◆ **WHAT NEEDS TO BE DONE**
Count the lines that contain the word "years" and give only that number.

◆ **MATERIAL PROVIDED**
——————————

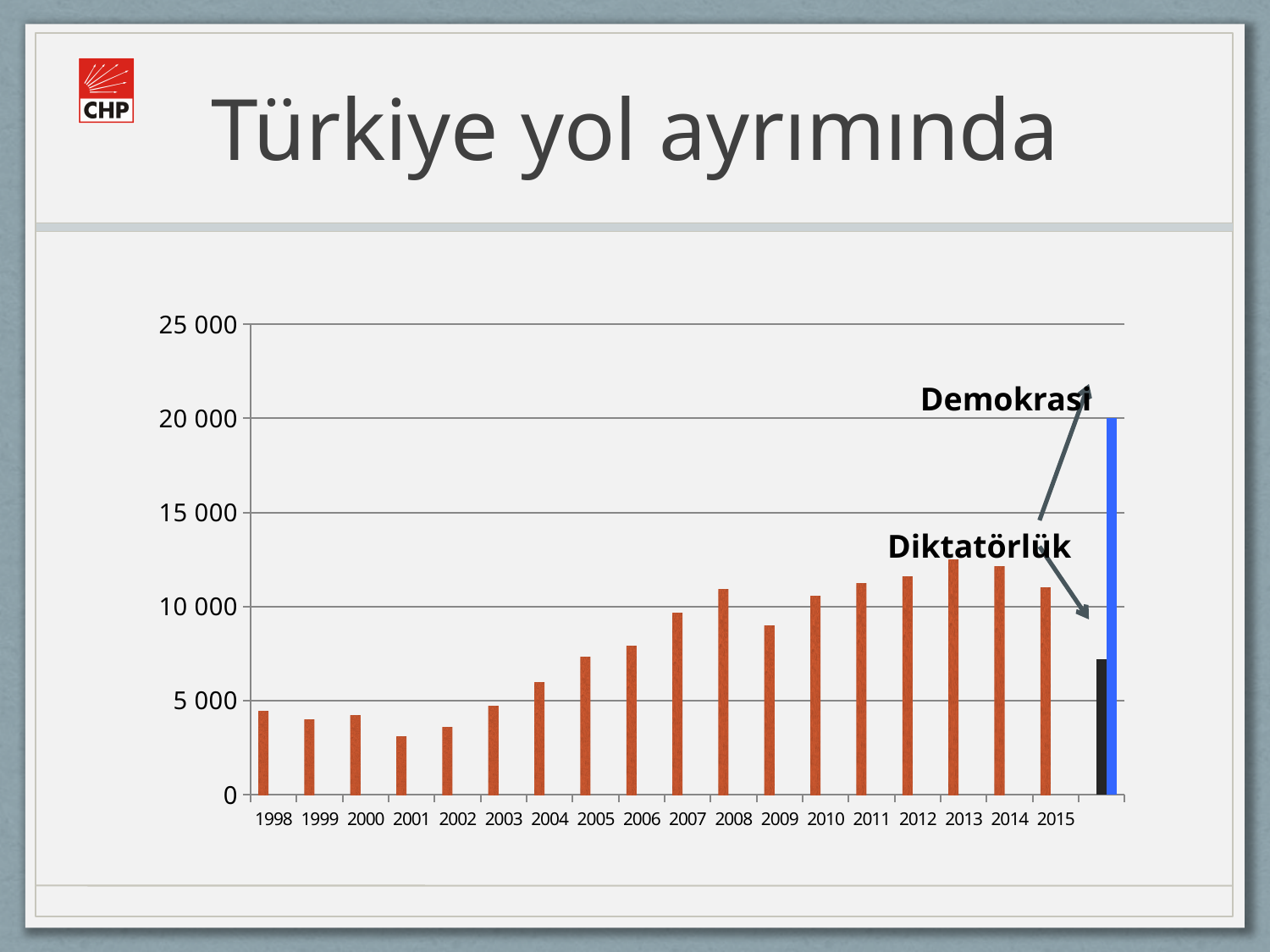
Is the value for 2013 greater or less than 10 000? greater What kind of chart is shown on the slide? bar chart Which labelled year has the lowest bar? 2001 Which labelled year has the highest bar? 2013 Which is larger, the bar for 2008 or the bar for 2009? 2008 Is the value for the Diktatörlük bar greater or less than 10 000? less How many years are labelled on the x axis? 18 What is the title of the slide containing the chart? Türkiye yol ayrımında Is the value for 1998 greater or less than 5 000? less What colour is the bar labelled Demokrasi? blue What value does the Demokrasi bar reach on the y axis? 20 000 Do the values generally rise or fall from 2001 to 2008? rise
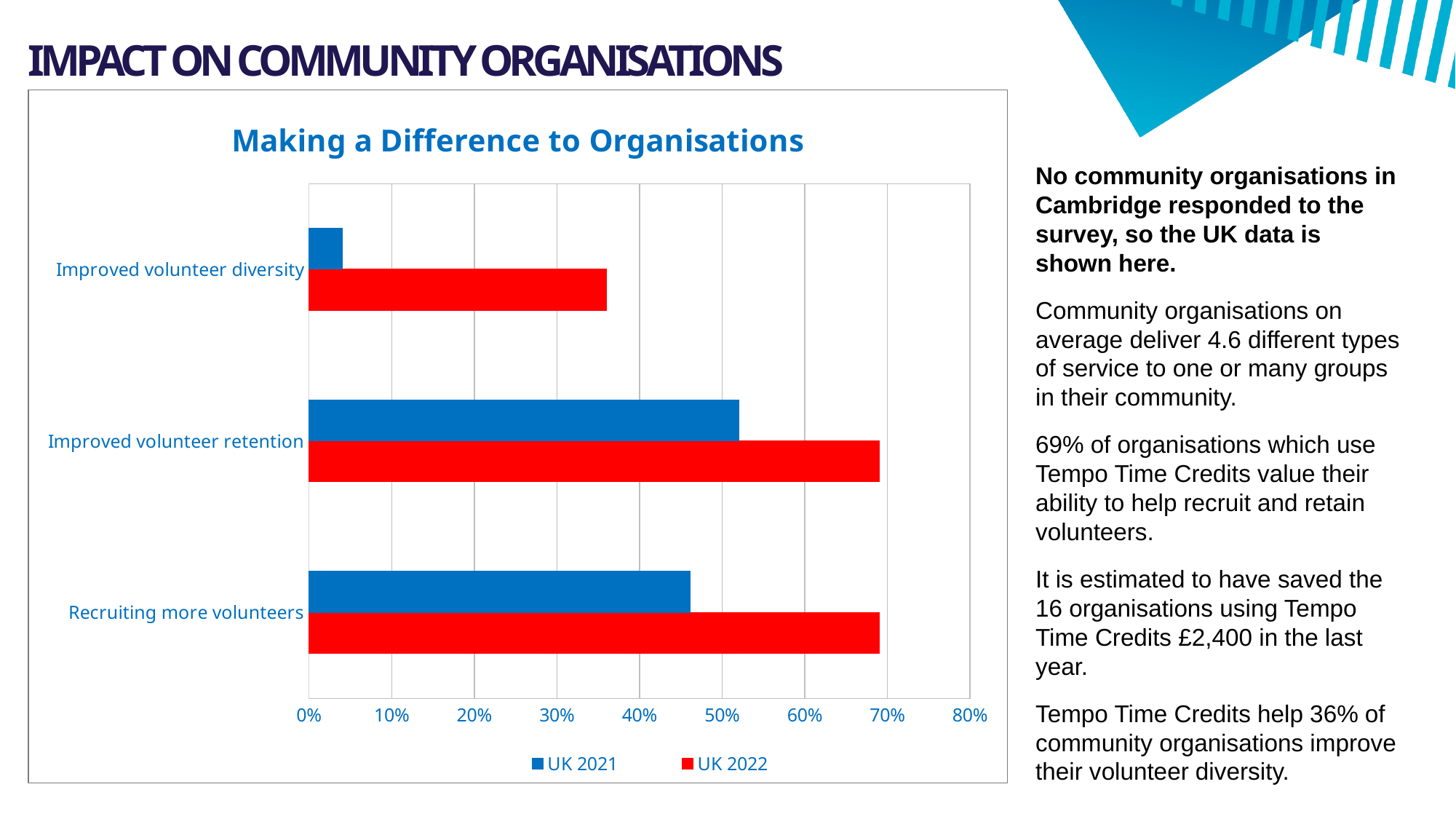
Which category has the lowest value for UK 2022? Improved volunteer diversity What kind of chart is shown on the slide? Bar chart What is the title of the chart? Making a Difference to Organisations Is the UK 2022 value for Improved volunteer retention greater or less than 60%? greater Is the UK 2021 value for Recruiting more volunteers greater or less than 50%? less Is the UK 2022 value for Improved volunteer diversity greater or less than 30%? greater How many series does the chart legend list? 2 For Recruiting more volunteers, which series has the larger value, UK 2021 or UK 2022? UK 2022 Which category has the highest value for UK 2021? Improved volunteer retention How many categories are shown on the chart? 3 Which category has the lowest value for UK 2021? Improved volunteer diversity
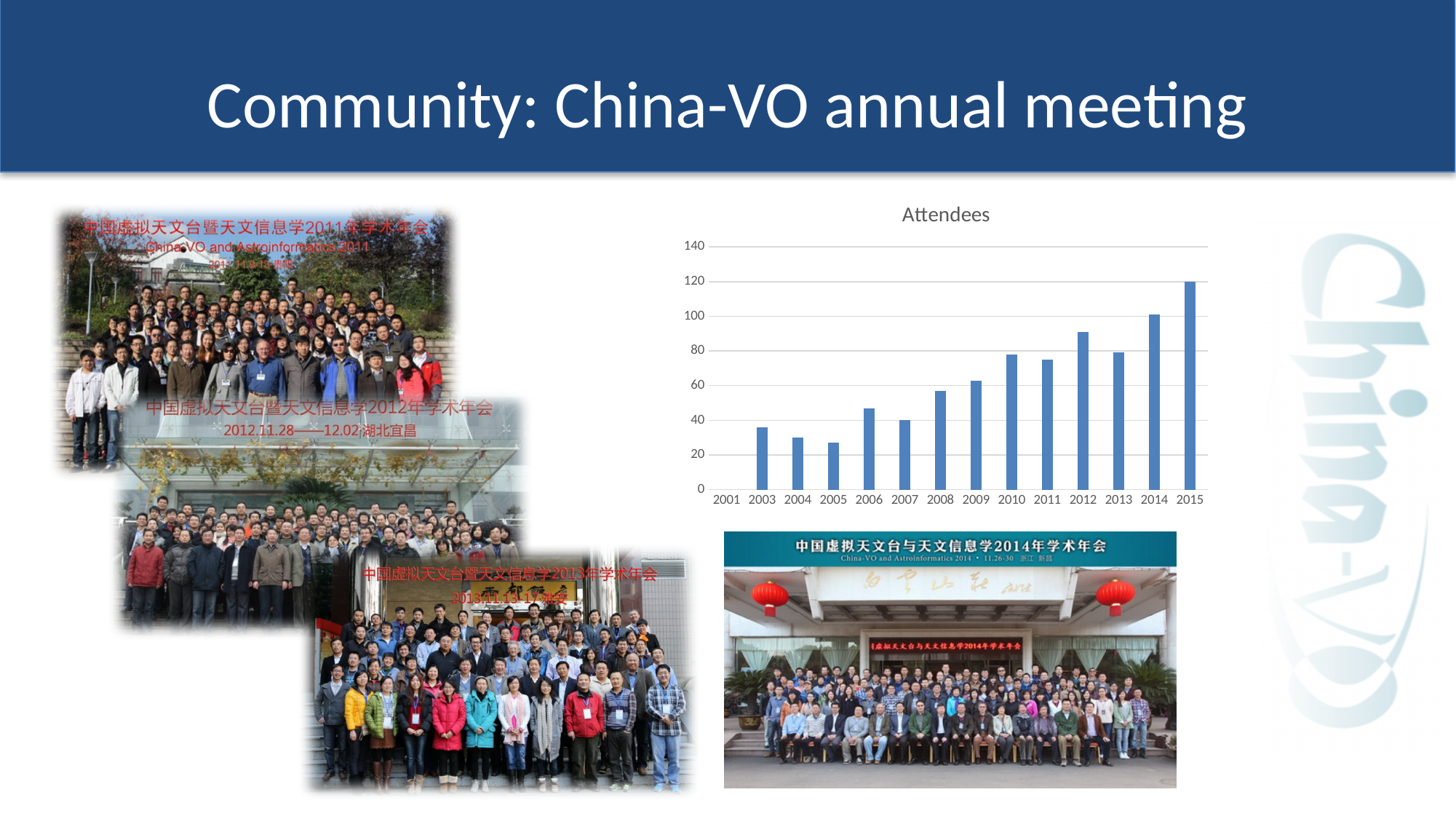
Which year has more attendees, 2014 or 2010? 2014 Which year has more attendees, 2012 or 2013? 2012 What kind of chart is shown on the slide? bar chart Which year has the lowest number of attendees? 2005 Is the value for 2003 greater or less than 40? less Which year has the highest number of attendees? 2015 What is the title of the chart? Attendees Is the value for 2006 greater or less than 40? greater Overall, do attendee numbers rise or fall from 2003 to 2015? rise Is the value for 2015 greater or less than 100? greater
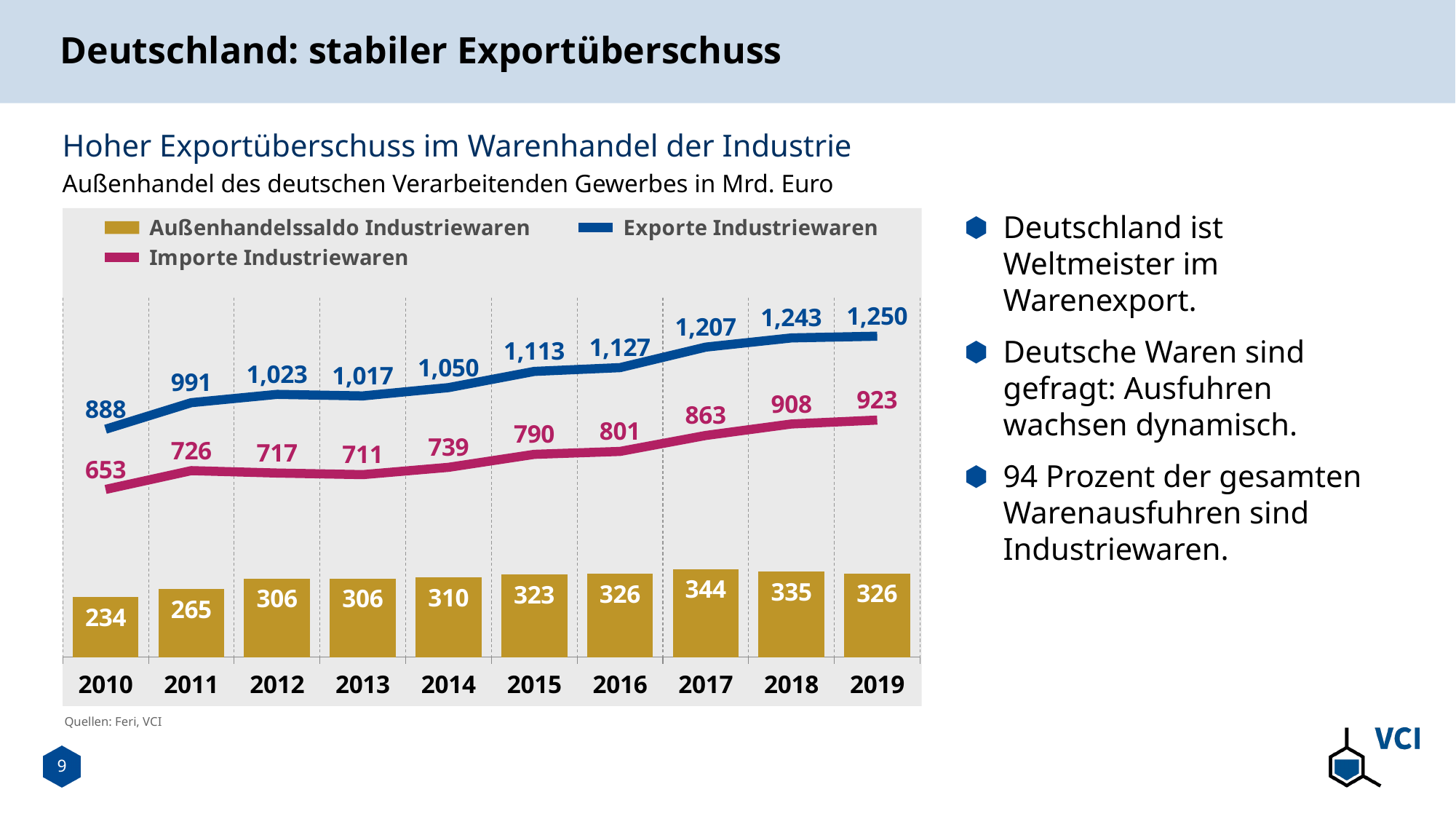
Which is larger: the Außenhandelssaldo Industriewaren in 2018 or in 2019? 2018 What is the difference between Exporte Industriewaren and Importe Industriewaren in 2017? 344 What colour is the Importe Industriewaren line? Magenta (pink-red) How many years are shown on the x axis? 10 What is the value of Importe Industriewaren in 2014? 739 In which year is the Importe Industriewaren value lowest? 2010 What is the value of Exporte Industriewaren in 2019? 1,250 What is the Außenhandelssaldo Industriewaren in 2010? 234 Do the Exporte Industriewaren values generally rise or fall from 2010 to 2019? Rise How many series does the legend list? 3 In which year is the Außenhandelssaldo Industriewaren highest? 2017 What kind of chart is used to show the Außenhandelssaldo Industriewaren? Bar chart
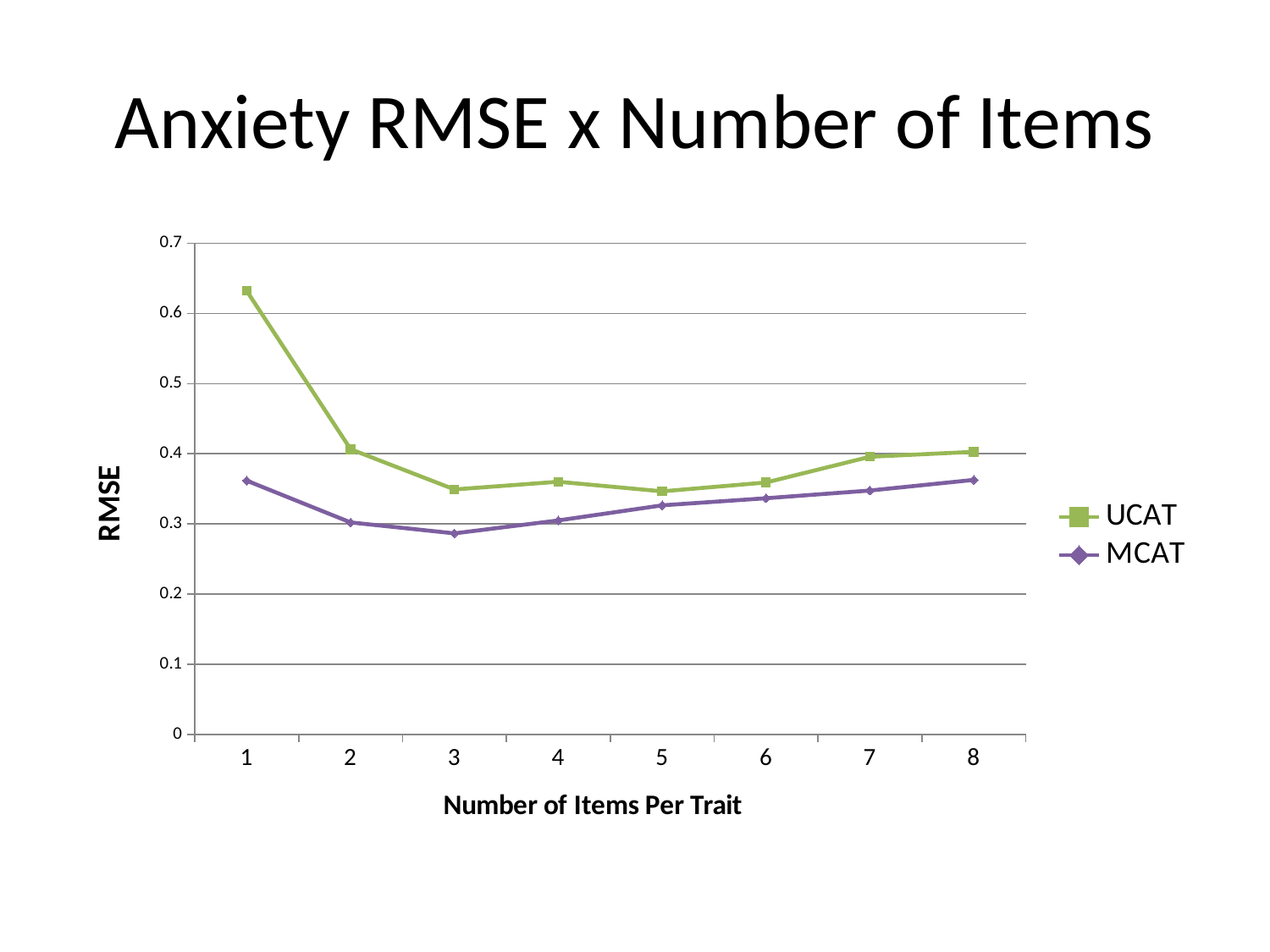
Is the MCAT value at 3 items per trait greater or less than 0.3? less Is the UCAT value at 1 item per trait greater or less than 0.6? greater What kind of chart is shown on the slide? line chart At 1 item per trait, which series has the larger RMSE, UCAT or MCAT? UCAT How many points are plotted along the x axis for each series? 8 What is the label of the x axis? Number of Items Per Trait How many series does the legend list? 2 Does the UCAT RMSE rise or fall from 1 to 3 items per trait? fall Is the MCAT value at 1 item per trait greater or less than 0.4? less At which number of items per trait is the UCAT RMSE highest? 1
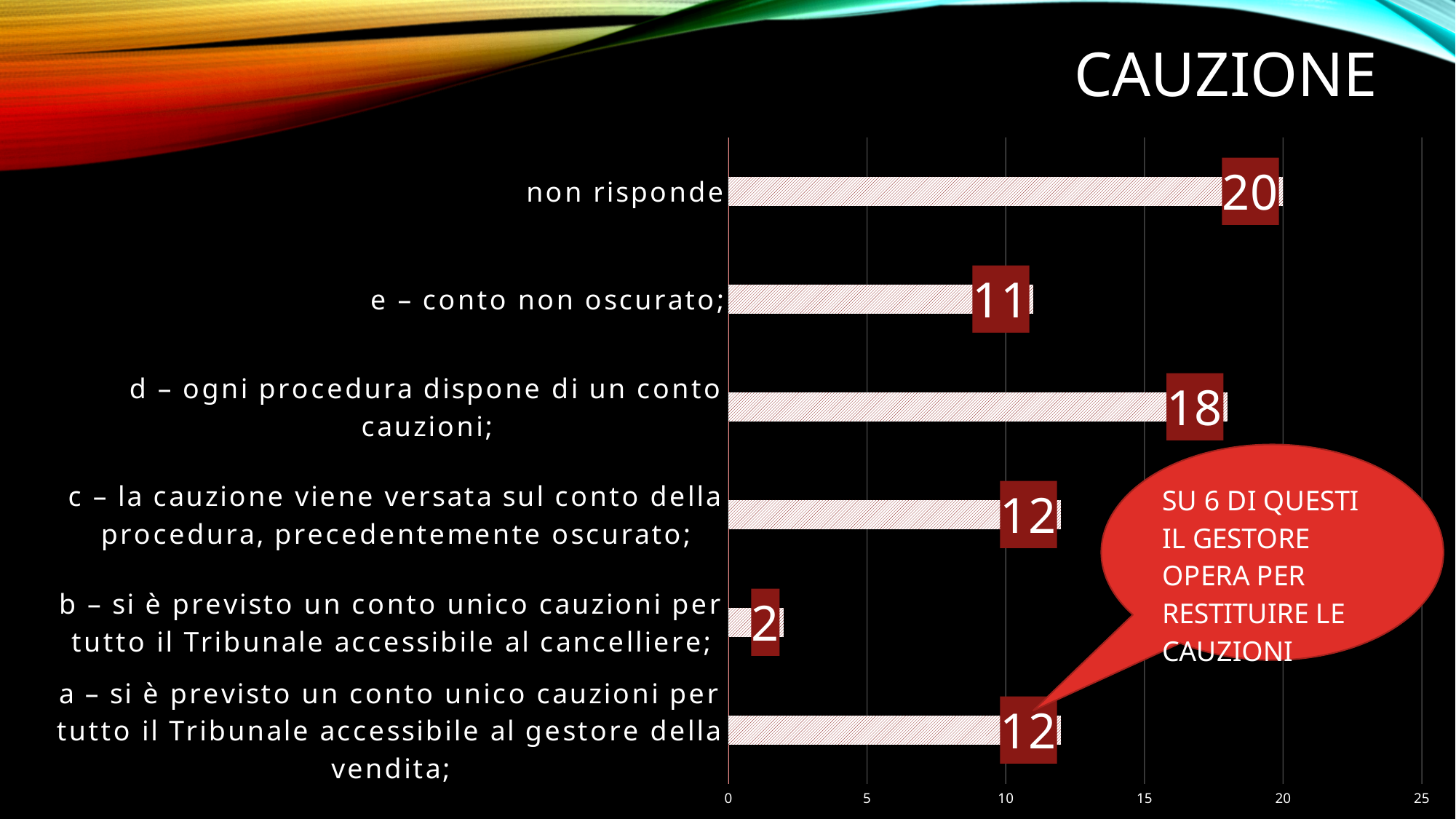
What is the title of the slide containing the chart? CAUZIONE What is the value for "non risponde"? 20 How many categories are shown in the chart? 6 Is the value for "d – ogni procedura dispone di un conto cauzioni" greater or less than 15? greater What kind of chart is shown on the slide? bar chart What is the value for "b – si è previsto un conto unico cauzioni per tutto il Tribunale accessibile al cancelliere"? 2 Which is larger: the value for "e – conto non oscurato" or the value for "c – la cauzione viene versata sul conto della procedura, precedentemente oscurato"? c – la cauzione viene versata sul conto della procedura, precedentemente oscurato Which category has the highest value? non risponde What is the value for "d – ogni procedura dispone di un conto cauzioni"? 18 What is the value for "e – conto non oscurato"? 11 Which category has the lowest value? b – si è previsto un conto unico cauzioni per tutto il Tribunale accessibile al cancelliere What is the difference between the value for "non risponde" and the value for "d – ogni procedura dispone di un conto cauzioni"? 2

——————————

◆ **ANSWER FOR THIS EXERCISE**
2